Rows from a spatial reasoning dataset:
** begin **
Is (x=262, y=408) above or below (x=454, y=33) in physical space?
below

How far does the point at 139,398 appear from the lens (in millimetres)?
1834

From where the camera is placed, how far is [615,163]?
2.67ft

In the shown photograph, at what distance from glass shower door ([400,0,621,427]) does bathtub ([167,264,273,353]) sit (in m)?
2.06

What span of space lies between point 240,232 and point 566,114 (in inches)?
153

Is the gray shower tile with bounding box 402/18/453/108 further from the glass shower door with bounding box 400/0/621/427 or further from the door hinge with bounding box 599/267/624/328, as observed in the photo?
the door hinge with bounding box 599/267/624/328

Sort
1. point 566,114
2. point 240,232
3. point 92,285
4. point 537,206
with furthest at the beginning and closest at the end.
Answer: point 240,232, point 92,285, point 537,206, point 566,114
** end **
What is asked: Print all of the entries above word for word, keeping every line and line break as it appears.

Solution to this exercise:
Is (x=262, y=408) above or below (x=454, y=33) in physical space?
below

How far does the point at 139,398 appear from the lens (in millimetres)?
1834

From where the camera is placed, how far is [615,163]?
2.67ft

In the shown photograph, at what distance from glass shower door ([400,0,621,427]) does bathtub ([167,264,273,353]) sit (in m)?
2.06

What span of space lies between point 240,232 and point 566,114 (in inches)?
153

Is the gray shower tile with bounding box 402/18/453/108 further from the glass shower door with bounding box 400/0/621/427 or further from the door hinge with bounding box 599/267/624/328, as observed in the photo?
the door hinge with bounding box 599/267/624/328

Sort
1. point 566,114
2. point 240,232
3. point 92,285
4. point 537,206
with furthest at the beginning and closest at the end.
Answer: point 240,232, point 92,285, point 537,206, point 566,114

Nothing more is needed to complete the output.